++++ Dataset excerpts
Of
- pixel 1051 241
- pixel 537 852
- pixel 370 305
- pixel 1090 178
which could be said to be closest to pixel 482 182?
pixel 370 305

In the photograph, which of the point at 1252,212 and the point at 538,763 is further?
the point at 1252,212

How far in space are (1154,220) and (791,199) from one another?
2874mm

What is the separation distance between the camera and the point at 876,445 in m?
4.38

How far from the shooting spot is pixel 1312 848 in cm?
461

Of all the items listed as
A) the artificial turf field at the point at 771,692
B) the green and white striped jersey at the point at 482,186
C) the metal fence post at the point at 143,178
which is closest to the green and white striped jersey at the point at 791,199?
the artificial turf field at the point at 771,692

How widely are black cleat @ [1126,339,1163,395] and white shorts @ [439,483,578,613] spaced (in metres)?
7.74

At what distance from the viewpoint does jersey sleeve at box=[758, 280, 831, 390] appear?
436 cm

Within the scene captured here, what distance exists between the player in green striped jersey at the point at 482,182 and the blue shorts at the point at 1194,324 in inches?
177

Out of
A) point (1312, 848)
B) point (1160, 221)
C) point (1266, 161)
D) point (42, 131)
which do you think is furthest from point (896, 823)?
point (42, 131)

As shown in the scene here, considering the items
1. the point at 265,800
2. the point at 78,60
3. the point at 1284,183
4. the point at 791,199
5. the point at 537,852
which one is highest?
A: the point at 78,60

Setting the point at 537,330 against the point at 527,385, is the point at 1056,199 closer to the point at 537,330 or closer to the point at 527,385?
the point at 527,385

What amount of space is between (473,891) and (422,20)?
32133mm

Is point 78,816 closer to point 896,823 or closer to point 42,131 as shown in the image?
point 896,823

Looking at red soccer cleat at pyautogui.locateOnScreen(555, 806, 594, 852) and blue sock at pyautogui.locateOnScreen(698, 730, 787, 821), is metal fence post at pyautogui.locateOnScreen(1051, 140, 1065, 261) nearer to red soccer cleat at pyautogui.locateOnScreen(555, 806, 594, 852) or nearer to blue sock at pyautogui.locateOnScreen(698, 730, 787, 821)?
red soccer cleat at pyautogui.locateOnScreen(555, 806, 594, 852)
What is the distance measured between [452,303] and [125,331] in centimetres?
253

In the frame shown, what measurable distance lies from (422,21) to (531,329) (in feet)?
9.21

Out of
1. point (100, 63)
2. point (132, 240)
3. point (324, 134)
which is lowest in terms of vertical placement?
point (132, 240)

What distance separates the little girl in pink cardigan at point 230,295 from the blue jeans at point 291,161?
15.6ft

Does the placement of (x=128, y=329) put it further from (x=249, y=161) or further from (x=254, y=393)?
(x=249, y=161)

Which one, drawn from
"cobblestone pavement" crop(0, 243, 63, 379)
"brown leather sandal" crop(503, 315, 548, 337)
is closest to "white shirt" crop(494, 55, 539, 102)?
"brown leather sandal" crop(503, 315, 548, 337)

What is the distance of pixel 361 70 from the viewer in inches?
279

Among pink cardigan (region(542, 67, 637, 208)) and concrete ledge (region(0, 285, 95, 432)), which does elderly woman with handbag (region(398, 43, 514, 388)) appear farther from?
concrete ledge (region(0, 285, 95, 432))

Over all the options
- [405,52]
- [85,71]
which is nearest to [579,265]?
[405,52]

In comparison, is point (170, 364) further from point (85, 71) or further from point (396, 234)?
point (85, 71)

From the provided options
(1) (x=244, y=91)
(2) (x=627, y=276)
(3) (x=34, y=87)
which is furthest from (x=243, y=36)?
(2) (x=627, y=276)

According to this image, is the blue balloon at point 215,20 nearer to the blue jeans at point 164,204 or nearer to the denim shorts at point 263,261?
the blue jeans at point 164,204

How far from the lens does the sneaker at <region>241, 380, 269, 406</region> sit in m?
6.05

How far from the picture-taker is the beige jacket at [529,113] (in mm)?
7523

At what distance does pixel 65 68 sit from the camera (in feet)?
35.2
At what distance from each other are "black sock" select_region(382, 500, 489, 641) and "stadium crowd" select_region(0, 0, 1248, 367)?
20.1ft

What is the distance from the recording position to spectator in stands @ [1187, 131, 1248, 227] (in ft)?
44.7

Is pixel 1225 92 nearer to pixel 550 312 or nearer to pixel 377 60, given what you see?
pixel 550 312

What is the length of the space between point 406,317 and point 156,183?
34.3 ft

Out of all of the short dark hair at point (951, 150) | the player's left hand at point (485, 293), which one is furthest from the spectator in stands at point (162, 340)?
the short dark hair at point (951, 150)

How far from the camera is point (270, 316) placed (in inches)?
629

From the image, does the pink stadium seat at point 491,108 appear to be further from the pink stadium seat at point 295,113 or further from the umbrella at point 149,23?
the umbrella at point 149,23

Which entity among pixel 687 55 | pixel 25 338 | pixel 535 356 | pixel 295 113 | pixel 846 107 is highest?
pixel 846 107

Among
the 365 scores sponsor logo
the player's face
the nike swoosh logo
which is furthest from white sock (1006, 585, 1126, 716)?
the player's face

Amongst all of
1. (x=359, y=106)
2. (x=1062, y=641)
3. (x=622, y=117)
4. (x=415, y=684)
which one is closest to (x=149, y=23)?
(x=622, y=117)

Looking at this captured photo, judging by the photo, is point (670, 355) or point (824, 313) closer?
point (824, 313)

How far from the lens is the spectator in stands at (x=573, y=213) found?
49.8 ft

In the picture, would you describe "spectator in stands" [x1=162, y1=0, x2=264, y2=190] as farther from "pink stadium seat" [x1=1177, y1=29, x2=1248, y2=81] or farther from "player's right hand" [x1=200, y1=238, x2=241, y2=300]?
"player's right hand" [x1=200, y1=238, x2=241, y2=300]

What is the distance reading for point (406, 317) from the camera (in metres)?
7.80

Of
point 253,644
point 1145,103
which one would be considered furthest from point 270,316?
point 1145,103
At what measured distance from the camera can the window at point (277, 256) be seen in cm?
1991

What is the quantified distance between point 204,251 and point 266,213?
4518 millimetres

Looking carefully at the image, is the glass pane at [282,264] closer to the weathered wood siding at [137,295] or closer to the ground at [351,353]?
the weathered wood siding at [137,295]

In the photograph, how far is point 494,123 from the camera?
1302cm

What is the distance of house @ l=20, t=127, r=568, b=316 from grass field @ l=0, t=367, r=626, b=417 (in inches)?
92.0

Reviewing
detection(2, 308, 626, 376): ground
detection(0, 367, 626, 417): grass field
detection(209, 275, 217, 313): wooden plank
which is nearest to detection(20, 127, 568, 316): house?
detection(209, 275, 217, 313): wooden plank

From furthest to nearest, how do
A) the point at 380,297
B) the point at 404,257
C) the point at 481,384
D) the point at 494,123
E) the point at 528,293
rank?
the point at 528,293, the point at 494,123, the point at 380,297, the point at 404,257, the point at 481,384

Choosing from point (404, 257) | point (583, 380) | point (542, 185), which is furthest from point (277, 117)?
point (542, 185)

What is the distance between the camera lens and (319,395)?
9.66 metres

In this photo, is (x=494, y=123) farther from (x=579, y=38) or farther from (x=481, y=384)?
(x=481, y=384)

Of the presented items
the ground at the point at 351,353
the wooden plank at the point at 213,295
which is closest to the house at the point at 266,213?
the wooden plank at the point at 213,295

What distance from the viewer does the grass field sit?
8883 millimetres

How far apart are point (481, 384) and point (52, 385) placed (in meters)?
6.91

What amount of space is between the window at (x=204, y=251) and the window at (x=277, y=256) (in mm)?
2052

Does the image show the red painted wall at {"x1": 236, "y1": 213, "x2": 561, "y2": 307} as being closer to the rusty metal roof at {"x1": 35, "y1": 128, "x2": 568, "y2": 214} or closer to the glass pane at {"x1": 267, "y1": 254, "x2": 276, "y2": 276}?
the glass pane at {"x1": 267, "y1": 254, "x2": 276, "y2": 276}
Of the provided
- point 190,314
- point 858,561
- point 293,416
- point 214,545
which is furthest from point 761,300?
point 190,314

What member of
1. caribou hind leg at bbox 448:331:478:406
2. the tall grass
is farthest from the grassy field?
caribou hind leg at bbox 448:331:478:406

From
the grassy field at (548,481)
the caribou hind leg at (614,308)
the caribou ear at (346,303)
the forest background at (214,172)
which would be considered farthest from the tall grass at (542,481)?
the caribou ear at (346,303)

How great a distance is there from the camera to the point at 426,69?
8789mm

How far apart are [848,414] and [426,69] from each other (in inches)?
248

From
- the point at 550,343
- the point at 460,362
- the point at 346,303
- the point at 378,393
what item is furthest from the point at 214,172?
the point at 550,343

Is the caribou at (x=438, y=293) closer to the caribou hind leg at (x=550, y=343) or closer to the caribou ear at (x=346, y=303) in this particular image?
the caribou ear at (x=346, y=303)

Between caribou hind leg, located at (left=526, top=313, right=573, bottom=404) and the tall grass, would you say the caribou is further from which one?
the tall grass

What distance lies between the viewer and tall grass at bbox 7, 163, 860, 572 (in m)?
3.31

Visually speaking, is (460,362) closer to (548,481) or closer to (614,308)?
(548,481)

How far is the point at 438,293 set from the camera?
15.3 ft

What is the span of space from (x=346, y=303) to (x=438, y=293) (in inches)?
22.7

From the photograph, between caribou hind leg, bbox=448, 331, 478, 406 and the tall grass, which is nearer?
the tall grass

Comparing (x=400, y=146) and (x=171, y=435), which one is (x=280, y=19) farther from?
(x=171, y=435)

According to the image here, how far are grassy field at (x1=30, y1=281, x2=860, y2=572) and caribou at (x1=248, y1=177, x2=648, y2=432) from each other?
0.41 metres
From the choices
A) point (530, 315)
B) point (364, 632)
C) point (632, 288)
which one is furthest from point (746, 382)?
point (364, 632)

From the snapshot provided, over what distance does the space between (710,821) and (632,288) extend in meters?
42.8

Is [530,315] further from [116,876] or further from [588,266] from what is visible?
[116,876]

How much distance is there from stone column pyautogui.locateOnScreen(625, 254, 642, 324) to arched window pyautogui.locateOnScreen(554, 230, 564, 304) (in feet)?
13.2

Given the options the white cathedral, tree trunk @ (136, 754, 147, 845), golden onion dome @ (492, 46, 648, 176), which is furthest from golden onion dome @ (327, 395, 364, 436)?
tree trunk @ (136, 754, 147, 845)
++++++++
* **Prompt**
Give back the lines above exactly, from the one with "From the snapshot" through the last line.

* **Solution to this task**
From the snapshot provided, over what distance does the space between (710,821) and (632,288) extend in meters?
42.8

Is [530,315] further from [116,876] or further from [588,266] from what is visible?
[116,876]

How much distance is there from stone column pyautogui.locateOnScreen(625, 254, 642, 324) to arched window pyautogui.locateOnScreen(554, 230, 564, 304) (in feet)?
13.2

Given the options the white cathedral, tree trunk @ (136, 754, 147, 845), golden onion dome @ (492, 46, 648, 176), which is furthest from golden onion dome @ (327, 395, 364, 436)?
tree trunk @ (136, 754, 147, 845)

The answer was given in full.